Old Muse gave a shrug.  “I know nothing of Love and Beauty.”  She bowed a little, spreading her hands out as if to present herself for proof.  “As you can see.”

“So what are you saying?”

“I am saying nothing.  Either story seems fair, to me.”

“But you should know which one is true.”

“Do you think Joy to be a liar?”

“No . . . nor Wisdom.”

“Then believe that story, if you will.”

“So you still claim the other, the one you told Love?”

“I don’t know this Love you speak of, nor what I may have said to him.”

Muse paused, feeling a surge of impatience at the circles they were spinning.

“Will you go now?” Old Muse prompted.  “I am tired of speaking to you.”
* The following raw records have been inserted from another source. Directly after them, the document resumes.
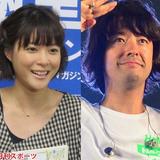 上野樹里が40歳バンドマン和田唱と熱愛、結婚視野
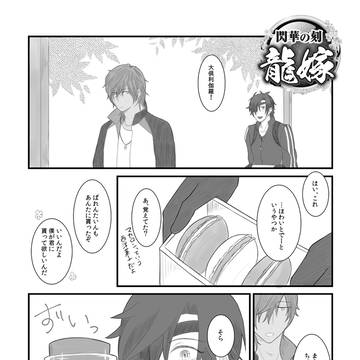 龍嫁おつかれさまでした(ペーパー)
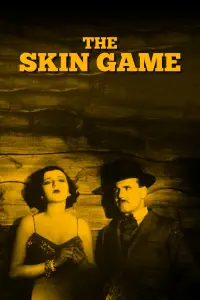 Постер до фильму"" #1070669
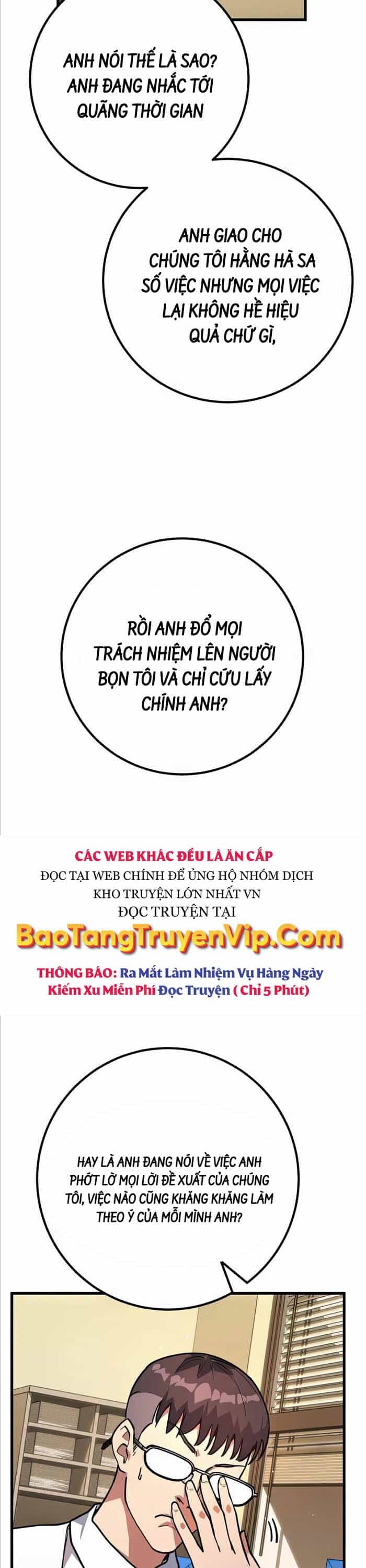 Quỷ Troll Mạnh Nhất Thế Giới - Chương 69 - ảnh 34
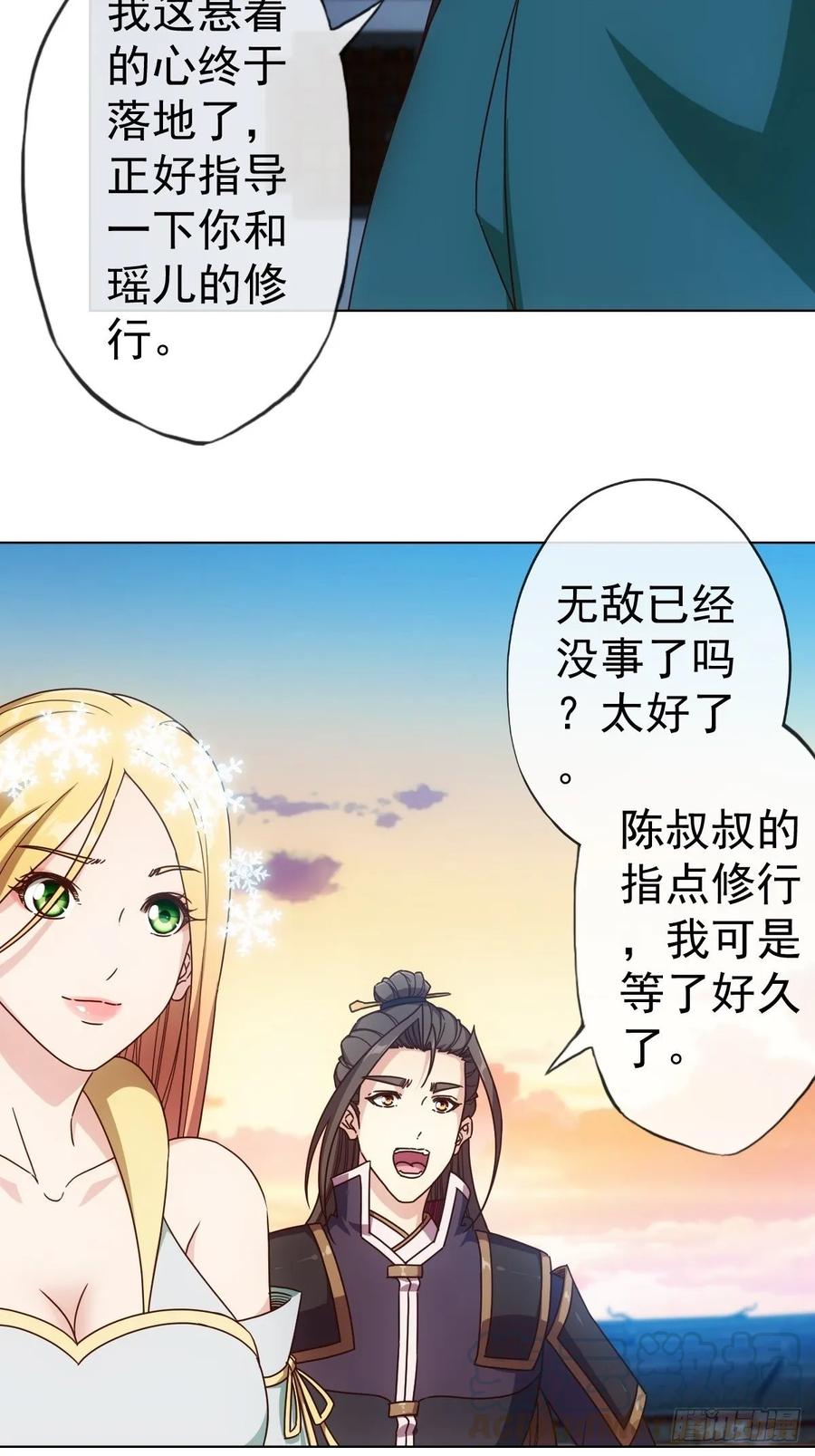 第102话：天地之势3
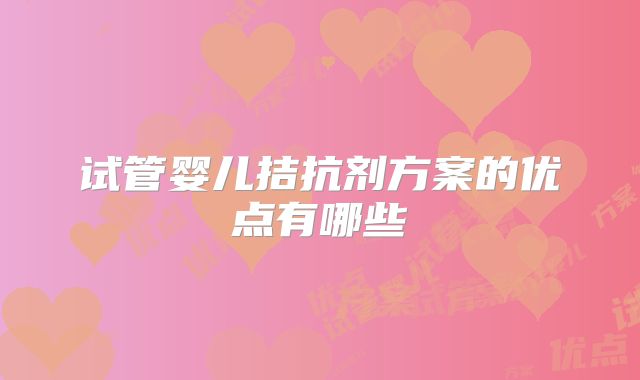 试管婴儿拮抗剂方案的优点有哪些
“I need to know what really happened,” Muse insisted.  “It happened to you, so you must know.”

“Why?  Why does it matter to you?”  She tiled her head to the side, reminding Muse of an old gray bird, peering curiously from gimlet eyes.

“However you managed it, you live in one world,” Muse answered.  “At the expense of your Immortal Youth, obviously, but you sleep.  You get to sleep.  I want to know how.”

“I sleep all the time, young wakeful thing,” Old Muse’s eyes took on a knowing gleam.  “It’s all I ever do.  Why does a pretty young blessed thing want to throw away her life and youth to become a haggard old crone like me?”

Muse shook her head.  “I don’t.”

“You think you can be like me but better than me, is that it?”

Muse nodded.  There was no use denying it.

Old Muse laughed, a harsh, scoffing laugh.  “Not likely.  If you give up one life you give up both, poor tired thing.  Now go off and be tired somewhere else.”

“I will go off if you just tell me what I want to know.  I don’t see why you should care how I turn out, so there’s no use in hiding it.”  Muse crossed her arms and stared her down, trying to look as implacable as possible.

Old Muse was not impressed.  “I told you before.  My path is my own.  You cannot emulate it.  It’s no use to try.  You want to know how to throw your lives away, you must find your own way.”

“But—”

“No more.  Go now, I’ve nothing more to tell you.”  Old Muse went to the mirror and would not be stopped.  She turned, facing Muse, and backed into the glass.  It enveloped her and soon Muse saw nothing but her own, younger self starting back at her.

She wondered then if she had been merely talking to herself all along.